Written exercise:
Extract all of the entries and set them down verbatim.

Data provided:
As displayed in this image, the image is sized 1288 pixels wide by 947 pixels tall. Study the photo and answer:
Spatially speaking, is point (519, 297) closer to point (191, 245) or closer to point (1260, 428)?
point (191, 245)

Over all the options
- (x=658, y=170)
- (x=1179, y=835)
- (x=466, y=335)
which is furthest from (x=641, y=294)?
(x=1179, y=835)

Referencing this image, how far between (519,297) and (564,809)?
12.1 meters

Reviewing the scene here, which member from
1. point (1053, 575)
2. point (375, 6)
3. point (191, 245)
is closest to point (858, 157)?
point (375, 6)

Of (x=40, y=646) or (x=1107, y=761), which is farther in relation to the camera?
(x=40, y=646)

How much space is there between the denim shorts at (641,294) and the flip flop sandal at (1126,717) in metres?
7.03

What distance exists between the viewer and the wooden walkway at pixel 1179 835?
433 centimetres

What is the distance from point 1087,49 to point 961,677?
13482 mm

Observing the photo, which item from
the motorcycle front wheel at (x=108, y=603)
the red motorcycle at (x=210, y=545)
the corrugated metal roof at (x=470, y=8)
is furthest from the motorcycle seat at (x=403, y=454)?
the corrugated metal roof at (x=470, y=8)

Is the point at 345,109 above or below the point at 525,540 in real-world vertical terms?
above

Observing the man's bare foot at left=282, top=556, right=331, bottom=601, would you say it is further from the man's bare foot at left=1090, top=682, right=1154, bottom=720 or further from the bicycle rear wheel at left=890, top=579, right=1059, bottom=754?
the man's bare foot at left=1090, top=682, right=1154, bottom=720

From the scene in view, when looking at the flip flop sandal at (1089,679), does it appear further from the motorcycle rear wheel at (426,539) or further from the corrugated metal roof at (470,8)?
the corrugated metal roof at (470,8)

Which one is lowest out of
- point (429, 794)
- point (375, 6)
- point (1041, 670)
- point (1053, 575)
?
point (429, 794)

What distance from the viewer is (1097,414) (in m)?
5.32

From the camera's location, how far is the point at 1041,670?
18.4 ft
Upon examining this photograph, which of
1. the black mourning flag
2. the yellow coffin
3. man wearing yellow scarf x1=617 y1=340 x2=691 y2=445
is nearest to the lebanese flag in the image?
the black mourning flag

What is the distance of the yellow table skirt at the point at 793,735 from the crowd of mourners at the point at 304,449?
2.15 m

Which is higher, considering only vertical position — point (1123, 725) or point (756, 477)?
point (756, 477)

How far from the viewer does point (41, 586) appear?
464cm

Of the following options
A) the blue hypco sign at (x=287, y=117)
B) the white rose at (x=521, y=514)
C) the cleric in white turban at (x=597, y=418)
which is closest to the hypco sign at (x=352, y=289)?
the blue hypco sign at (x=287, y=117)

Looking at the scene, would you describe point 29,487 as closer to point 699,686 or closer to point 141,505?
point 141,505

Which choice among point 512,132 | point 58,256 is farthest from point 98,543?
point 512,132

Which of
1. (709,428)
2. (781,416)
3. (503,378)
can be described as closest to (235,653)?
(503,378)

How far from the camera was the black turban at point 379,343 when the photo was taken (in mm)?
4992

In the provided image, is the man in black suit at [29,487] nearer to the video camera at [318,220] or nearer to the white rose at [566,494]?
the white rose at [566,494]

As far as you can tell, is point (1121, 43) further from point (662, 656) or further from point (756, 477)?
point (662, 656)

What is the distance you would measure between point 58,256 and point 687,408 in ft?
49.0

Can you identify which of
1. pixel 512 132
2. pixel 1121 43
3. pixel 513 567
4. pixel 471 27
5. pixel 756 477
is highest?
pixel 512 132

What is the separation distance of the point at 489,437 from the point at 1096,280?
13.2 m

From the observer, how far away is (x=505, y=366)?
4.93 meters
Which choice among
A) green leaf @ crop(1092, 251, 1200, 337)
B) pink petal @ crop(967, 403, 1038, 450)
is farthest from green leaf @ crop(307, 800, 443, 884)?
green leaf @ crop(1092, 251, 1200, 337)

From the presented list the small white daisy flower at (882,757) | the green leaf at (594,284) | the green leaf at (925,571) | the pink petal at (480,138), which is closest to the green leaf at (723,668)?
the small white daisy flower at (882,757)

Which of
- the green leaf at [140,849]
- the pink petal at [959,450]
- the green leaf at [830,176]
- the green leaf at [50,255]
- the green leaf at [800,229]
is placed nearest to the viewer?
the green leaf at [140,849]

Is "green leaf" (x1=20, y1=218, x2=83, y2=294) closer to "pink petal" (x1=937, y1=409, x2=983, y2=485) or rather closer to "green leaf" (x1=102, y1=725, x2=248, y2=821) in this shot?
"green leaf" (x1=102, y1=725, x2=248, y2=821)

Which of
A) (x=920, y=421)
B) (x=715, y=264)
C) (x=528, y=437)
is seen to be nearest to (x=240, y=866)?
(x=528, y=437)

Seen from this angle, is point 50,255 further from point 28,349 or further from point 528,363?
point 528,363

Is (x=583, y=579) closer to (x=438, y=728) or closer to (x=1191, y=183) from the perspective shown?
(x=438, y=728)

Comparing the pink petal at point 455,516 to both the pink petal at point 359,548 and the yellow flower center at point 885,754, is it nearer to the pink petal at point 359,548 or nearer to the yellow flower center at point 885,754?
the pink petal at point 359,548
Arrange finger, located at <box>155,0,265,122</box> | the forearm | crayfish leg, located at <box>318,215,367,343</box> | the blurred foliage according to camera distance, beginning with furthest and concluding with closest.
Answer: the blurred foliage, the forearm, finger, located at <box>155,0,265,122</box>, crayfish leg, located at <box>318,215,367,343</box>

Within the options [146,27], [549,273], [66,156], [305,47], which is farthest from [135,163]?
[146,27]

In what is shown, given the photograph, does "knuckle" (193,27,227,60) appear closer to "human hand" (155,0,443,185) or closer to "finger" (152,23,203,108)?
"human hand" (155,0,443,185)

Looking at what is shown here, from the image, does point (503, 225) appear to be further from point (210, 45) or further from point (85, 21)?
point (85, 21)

Task output:
As displayed in this image, the image is sized 1288 pixels wide by 947 pixels tall. Study the photo and answer:
Spatially speaking, is point (519, 297) closer to point (191, 245) or closer to point (1260, 428)?
point (191, 245)

Over all the options
- (x=658, y=170)
- (x=1179, y=835)
- (x=466, y=335)
which is furthest from (x=641, y=294)?
(x=1179, y=835)

Referencing this image, how far between (519,297) and (564,809)?
12.1 meters

Reviewing the scene here, which member from
1. point (1053, 575)
2. point (375, 6)
3. point (191, 245)
is closest to point (858, 157)?
point (375, 6)

Of (x=40, y=646) or (x=1107, y=761), which is farther in relation to the camera?
(x=40, y=646)

How much space is there between the denim shorts at (641,294) and the flip flop sandal at (1126,717) in metres?
7.03

What distance exists between the viewer and the wooden walkway at pixel 1179 835?
433 centimetres

What is the distance from point 1087,49 to point 961,677?
13482 mm

Observing the photo, which item from
the motorcycle front wheel at (x=108, y=603)
the red motorcycle at (x=210, y=545)
the corrugated metal roof at (x=470, y=8)
is furthest from the motorcycle seat at (x=403, y=454)?
the corrugated metal roof at (x=470, y=8)

Is the point at 345,109 above or below the point at 525,540 in real-world vertical terms?
above

Observing the man's bare foot at left=282, top=556, right=331, bottom=601, would you say it is further from the man's bare foot at left=1090, top=682, right=1154, bottom=720 or further from the bicycle rear wheel at left=890, top=579, right=1059, bottom=754?
the man's bare foot at left=1090, top=682, right=1154, bottom=720

From the scene in view, when looking at the flip flop sandal at (1089,679), does it appear further from the motorcycle rear wheel at (426,539) or further from the corrugated metal roof at (470,8)?
the corrugated metal roof at (470,8)

Which one is lowest out of
- point (429, 794)
- point (375, 6)
- point (1041, 670)
- point (1053, 575)
?
point (429, 794)

What distance from the viewer is (1097,414) (in m)?
5.32

From the camera's location, how far is the point at 1041,670?
18.4 ft
Upon examining this photograph, which of
1. the black mourning flag
2. the yellow coffin
3. man wearing yellow scarf x1=617 y1=340 x2=691 y2=445
is nearest to the lebanese flag in the image?
the black mourning flag

What is the distance of the yellow table skirt at the point at 793,735 from the crowd of mourners at the point at 304,449?
2.15 m

Which is higher, considering only vertical position — point (1123, 725) or point (756, 477)?
point (756, 477)

How far from the viewer does point (41, 586) appear?
464cm

Of the following options
A) the blue hypco sign at (x=287, y=117)
B) the white rose at (x=521, y=514)
C) the cleric in white turban at (x=597, y=418)
which is closest to the hypco sign at (x=352, y=289)?
the blue hypco sign at (x=287, y=117)

Looking at the scene, would you describe point 29,487 as closer to point 699,686 or closer to point 141,505?
point 141,505

Which choice among point 512,132 | point 58,256 is farthest from point 98,543?
point 512,132

Which of
1. (709,428)
2. (781,416)
3. (503,378)
can be described as closest to (235,653)?
(503,378)

How far from the camera was the black turban at point 379,343 when the photo was taken (in mm)?
4992

In the provided image, is the man in black suit at [29,487] nearer to the video camera at [318,220] or nearer to the white rose at [566,494]?
the white rose at [566,494]

As far as you can tell, is point (1121, 43) further from point (662, 656) or further from point (756, 477)?
point (662, 656)

What is the distance you would measure between point 58,256 and point 687,408 in ft?
49.0

Can you identify which of
1. pixel 512 132
2. pixel 1121 43
3. pixel 513 567
4. pixel 471 27
5. pixel 756 477
is highest?
pixel 512 132

What is the separation distance of the point at 489,437 from the point at 1096,280?
13.2 m

From the observer, how far away is (x=505, y=366)?
4.93 meters
Which choice among
A) green leaf @ crop(1092, 251, 1200, 337)
B) pink petal @ crop(967, 403, 1038, 450)
is farthest from green leaf @ crop(307, 800, 443, 884)?
green leaf @ crop(1092, 251, 1200, 337)

From the presented list the small white daisy flower at (882,757) | the green leaf at (594,284) | the green leaf at (925,571) | the pink petal at (480,138), which is closest to the green leaf at (723,668)?
the small white daisy flower at (882,757)

Which of
- the green leaf at [140,849]
- the pink petal at [959,450]
- the green leaf at [830,176]
- the green leaf at [50,255]
- the green leaf at [800,229]
is placed nearest to the viewer?
the green leaf at [140,849]

Is "green leaf" (x1=20, y1=218, x2=83, y2=294) closer to "pink petal" (x1=937, y1=409, x2=983, y2=485) or rather closer to "green leaf" (x1=102, y1=725, x2=248, y2=821) in this shot?
"green leaf" (x1=102, y1=725, x2=248, y2=821)

Which of
A) (x=920, y=421)
B) (x=715, y=264)
C) (x=528, y=437)
is seen to be nearest to (x=240, y=866)?
(x=528, y=437)

Seen from this angle, is point 50,255 further from point 28,349 or further from point 528,363?
point 528,363

Is (x=583, y=579) closer to (x=438, y=728) or closer to (x=1191, y=183) from the perspective shown?
(x=438, y=728)

Comparing the pink petal at point 455,516 to both the pink petal at point 359,548 and the yellow flower center at point 885,754, is it nearer to the pink petal at point 359,548 or nearer to the yellow flower center at point 885,754?
the pink petal at point 359,548
Arrange finger, located at <box>155,0,265,122</box> | the forearm | crayfish leg, located at <box>318,215,367,343</box> | the blurred foliage according to camera distance, beginning with furthest and concluding with closest.
Answer: the blurred foliage, the forearm, finger, located at <box>155,0,265,122</box>, crayfish leg, located at <box>318,215,367,343</box>

Within the options [146,27], [549,273], [66,156], [305,47], which is farthest from [135,163]?
[146,27]

In what is shown, given the photograph, does "knuckle" (193,27,227,60) appear closer to "human hand" (155,0,443,185) or closer to "finger" (152,23,203,108)?
"human hand" (155,0,443,185)

Looking at what is shown here, from the image, does point (503, 225) appear to be further from point (210, 45) or further from point (85, 21)?
point (85, 21)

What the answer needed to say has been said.